J Clin Invest. doi:10.1172/JCI70739
Daichi Inoue1, Jiro Kitaura1, Katsuhiro Togami1, Koutarou Nishimura1, Yutaka Enomoto1, Tomoyuki Uchida1, Yuki Kagiyama1, Kimihito Cojin Kawabata1, Fumio Nakahara1, Kumi Izawa1, Toshihiko Oki1,2, Akie Maehara1, Masamichi Isobe1, Akiho Tsuchiya1, Yuka Harada3, Hironori Harada4, Takahiro Ochiya5, Hiroyuki Aburatani6, Hiroshi Kimura7, Felicitas Thol8, Michael Heuser8, Ross L. Levine9, Omar Abdel-Wahab9 and Toshio Kitamura1,2
1Division of Cellular Therapy, Advanced Clinical Research Center, and 2Division of Stem Cell Signaling, Center for Stem Cell Biology and Regenerative Medicine, Institute of Medical Science, University of Tokyo, Tokyo, Japan. 3Division of Radiation Information Registry and 4Department of Hematology and Oncology, Research Institute for Radiation Biology and Medicine, Hiroshima University, Hiroshima, Japan. 5Division of Molecular and Cellular Medicine, National Cancer Center Research Institute, Tokyo, Japan. 6Genome Science Division, Research Center for Advanced Science and Technology, University of Tokyo, Tokyo, Japan. 7Graduate School of Frontier Biosciences, Osaka University, Osaka, Japan. 8Department of Hematology, Hemostasis, Oncology, and Stem Cell Transplantation, Hannover Medical School, Hannover, Germany. 9Human Oncology and Pathogenesis Program and Leukemia Service, Department of Medicine, Memorial Sloan-Kettering Cancer Center, New York, New York, USA.

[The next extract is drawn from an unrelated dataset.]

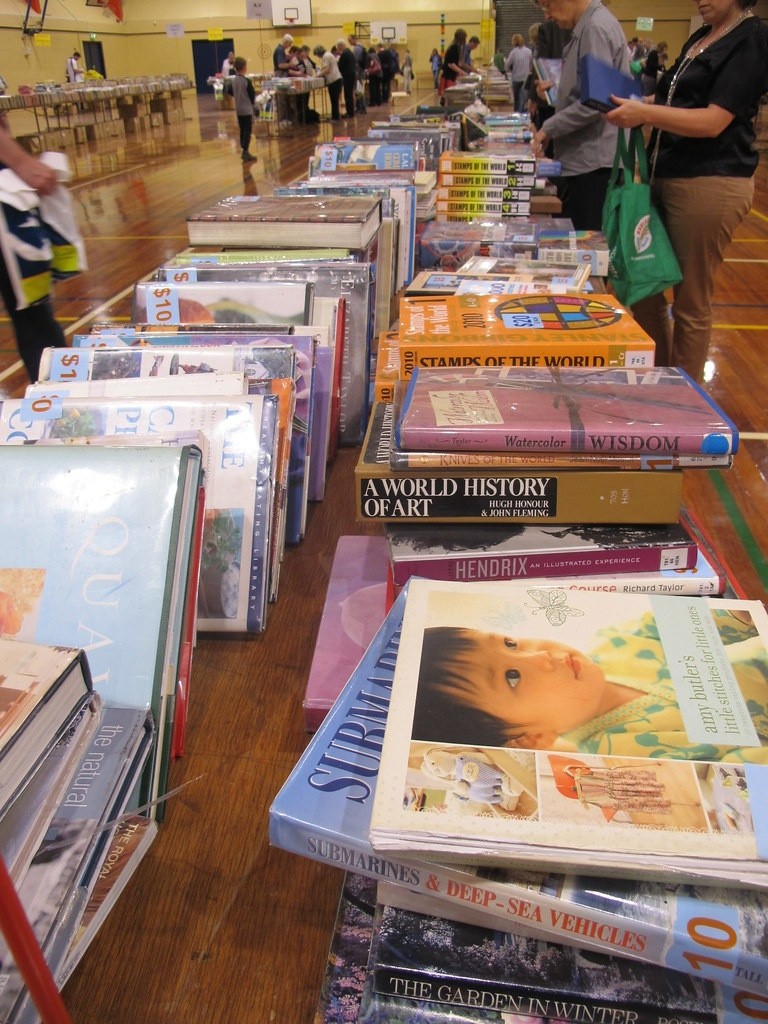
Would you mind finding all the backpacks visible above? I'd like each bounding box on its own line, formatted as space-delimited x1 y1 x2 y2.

Recurrent mutations in the gene encoding additional sex combs-like 1 (ASXL1) are found in various hematologic malignancies and associated with poor prognosis. In particular, ASXL1 mutations are common in patients with hematologic malignancies associated with myelodysplasia, including myelodysplastic syndromes (MDSs), and chronic myelomonocytic leukemia. Although loss-of-function ASXL1 mutations promote myeloid transformation, a large subset of ASXL1 mutations is thought to result in stable truncation of ASXL1. Here we demonstrate that C-terminal–truncating Asxl1 mutations (ASXL1-MTs) inhibited myeloid differentiation and induced MDS-like disease in mice. ASXL1-MT mice displayed features of human-associated MDS, including multi-lineage myelodysplasia, pancytopenia, and occasional progression to overt leukemia. ASXL1-MT resulted in derepression of homeobox A9 (Hoxa9) and microRNA-125a (miR-125a) expression through inhibition of polycomb repressive complex 2–mediated (PRC2-mediated) methylation of histone H3K27. miR-125a reduced expression of C-type lectin domain family 5, member a (Clec5a), which is involved in myeloid differentiation. In addition, HOXA9 expression was high in MDS patients with ASXL1-MT, while CLEC5A expression was generally low. Thus, ASXL1-MT–induced MDS-like disease in mice is associated with derepression of Hoxa9 and miR-125a and with Clec5a dysregulation. Our data provide evidence for an axis of MDS pathogenesis that implicates both ASXL1 mutations and miR-125a as therapeutic targets in MDS.